What is required: Output every line of the records from the one containing "What measure of" down to the end of the records, copying them exactly and including both ends.

** BEGIN Data entries **

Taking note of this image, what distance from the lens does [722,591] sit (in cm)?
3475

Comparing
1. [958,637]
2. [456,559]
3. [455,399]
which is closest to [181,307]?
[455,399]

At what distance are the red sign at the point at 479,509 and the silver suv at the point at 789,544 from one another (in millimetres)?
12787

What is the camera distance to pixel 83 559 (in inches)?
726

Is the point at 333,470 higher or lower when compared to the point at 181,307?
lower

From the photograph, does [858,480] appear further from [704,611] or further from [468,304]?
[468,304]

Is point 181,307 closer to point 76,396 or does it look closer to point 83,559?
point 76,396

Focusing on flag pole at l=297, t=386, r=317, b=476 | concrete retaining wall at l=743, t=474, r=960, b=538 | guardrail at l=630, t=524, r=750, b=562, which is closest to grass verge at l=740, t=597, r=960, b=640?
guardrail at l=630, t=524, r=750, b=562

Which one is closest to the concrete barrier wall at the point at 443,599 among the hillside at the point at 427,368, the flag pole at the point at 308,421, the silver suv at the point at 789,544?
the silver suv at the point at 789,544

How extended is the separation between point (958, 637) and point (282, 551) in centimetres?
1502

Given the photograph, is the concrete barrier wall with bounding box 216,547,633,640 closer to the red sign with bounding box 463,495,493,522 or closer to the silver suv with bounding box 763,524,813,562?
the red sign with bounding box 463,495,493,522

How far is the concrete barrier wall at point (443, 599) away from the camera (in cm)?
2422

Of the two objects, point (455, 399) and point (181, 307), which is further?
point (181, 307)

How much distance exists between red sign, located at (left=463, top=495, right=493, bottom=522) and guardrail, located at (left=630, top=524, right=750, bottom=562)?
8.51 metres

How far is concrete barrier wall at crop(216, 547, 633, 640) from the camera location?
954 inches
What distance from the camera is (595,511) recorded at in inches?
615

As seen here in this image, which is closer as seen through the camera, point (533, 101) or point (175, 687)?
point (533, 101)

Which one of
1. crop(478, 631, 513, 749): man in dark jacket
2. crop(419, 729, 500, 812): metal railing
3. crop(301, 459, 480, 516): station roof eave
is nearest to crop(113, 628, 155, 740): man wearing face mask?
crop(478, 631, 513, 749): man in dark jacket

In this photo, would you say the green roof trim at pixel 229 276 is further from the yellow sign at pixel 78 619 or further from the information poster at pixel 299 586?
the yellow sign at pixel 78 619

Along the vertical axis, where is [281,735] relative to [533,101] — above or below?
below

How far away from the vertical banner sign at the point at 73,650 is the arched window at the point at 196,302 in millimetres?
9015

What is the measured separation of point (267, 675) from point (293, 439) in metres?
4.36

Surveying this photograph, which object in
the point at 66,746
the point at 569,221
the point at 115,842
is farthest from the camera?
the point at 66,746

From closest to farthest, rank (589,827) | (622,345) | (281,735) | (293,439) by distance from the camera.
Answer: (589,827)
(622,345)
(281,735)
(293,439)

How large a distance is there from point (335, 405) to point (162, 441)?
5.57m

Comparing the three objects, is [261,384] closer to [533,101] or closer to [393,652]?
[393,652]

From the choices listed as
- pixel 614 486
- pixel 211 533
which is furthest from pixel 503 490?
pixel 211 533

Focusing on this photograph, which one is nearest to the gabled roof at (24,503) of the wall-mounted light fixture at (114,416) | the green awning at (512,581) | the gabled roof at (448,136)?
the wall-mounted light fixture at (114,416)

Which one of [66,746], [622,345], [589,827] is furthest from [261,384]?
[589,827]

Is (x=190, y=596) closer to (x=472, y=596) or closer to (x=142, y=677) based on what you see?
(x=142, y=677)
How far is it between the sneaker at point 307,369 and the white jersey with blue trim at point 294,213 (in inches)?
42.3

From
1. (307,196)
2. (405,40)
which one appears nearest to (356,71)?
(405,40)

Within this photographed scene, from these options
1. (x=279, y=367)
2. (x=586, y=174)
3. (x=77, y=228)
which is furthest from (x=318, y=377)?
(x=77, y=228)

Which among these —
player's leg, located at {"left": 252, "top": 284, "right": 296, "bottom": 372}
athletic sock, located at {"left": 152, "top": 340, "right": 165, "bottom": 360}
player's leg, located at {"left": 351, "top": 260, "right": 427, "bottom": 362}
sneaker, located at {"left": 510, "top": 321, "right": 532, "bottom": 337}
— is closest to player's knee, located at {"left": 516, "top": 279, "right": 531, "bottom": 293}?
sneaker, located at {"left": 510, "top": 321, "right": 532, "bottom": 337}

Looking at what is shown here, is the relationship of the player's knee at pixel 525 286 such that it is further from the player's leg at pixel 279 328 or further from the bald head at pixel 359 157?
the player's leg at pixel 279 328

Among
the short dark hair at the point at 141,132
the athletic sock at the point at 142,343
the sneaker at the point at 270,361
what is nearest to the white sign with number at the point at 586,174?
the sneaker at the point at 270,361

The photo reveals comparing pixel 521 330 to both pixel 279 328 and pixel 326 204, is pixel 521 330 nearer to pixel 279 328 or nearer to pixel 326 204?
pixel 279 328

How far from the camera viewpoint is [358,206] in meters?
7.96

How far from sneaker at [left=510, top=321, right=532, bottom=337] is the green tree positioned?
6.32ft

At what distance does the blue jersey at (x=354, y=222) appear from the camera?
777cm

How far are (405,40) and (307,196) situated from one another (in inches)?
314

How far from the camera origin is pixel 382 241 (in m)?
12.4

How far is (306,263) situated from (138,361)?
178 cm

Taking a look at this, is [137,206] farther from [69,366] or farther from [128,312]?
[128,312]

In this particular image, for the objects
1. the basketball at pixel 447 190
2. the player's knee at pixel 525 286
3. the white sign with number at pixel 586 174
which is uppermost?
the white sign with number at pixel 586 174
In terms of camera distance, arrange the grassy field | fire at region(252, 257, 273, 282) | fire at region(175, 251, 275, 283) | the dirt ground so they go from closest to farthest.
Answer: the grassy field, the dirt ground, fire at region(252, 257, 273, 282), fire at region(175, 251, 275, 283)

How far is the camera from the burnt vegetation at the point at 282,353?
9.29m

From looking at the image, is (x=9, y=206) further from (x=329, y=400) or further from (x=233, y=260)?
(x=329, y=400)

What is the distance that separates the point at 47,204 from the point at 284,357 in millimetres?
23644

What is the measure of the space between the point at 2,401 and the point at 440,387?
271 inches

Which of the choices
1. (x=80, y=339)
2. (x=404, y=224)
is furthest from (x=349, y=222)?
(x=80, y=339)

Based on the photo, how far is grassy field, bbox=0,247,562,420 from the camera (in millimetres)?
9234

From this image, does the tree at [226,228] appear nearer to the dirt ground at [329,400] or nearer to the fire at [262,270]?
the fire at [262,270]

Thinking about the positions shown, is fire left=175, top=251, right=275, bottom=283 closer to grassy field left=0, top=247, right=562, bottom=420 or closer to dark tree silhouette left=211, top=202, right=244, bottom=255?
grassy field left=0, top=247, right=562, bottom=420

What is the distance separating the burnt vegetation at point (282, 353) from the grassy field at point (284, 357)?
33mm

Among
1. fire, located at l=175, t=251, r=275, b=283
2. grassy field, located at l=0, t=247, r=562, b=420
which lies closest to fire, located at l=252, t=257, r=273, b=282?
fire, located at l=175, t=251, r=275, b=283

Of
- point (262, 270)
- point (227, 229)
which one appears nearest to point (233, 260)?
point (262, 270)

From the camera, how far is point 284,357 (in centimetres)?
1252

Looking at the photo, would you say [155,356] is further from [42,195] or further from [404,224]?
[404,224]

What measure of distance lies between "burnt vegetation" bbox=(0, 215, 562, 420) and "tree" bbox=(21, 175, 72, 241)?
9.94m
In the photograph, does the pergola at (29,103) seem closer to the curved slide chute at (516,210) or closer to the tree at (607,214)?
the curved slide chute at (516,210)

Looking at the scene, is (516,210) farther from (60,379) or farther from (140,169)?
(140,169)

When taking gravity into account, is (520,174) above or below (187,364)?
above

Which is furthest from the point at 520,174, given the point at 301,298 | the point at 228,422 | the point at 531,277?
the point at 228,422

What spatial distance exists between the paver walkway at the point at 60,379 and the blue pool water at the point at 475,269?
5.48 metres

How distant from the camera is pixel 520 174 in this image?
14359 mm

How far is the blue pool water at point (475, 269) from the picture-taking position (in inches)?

** END Data entries **

Complete answer:
What measure of distance lies between "burnt vegetation" bbox=(0, 215, 562, 420) and "tree" bbox=(21, 175, 72, 241)?
9.94m
In the photograph, does the pergola at (29,103) seem closer to the curved slide chute at (516,210) or closer to the tree at (607,214)?
the curved slide chute at (516,210)

Looking at the scene, is (516,210) farther from (60,379) or farther from (140,169)?
(140,169)

When taking gravity into account, is (520,174) above or below (187,364)?
above

Which is furthest from the point at 520,174, given the point at 301,298 | the point at 228,422 | the point at 531,277?
the point at 228,422

What spatial distance exists between the paver walkway at the point at 60,379 and the blue pool water at the point at 475,269?
5.48 metres

How distant from the camera is pixel 520 174 in this image?
14359 mm

How far is the blue pool water at point (475, 269) from the picture-taking position (in inches)?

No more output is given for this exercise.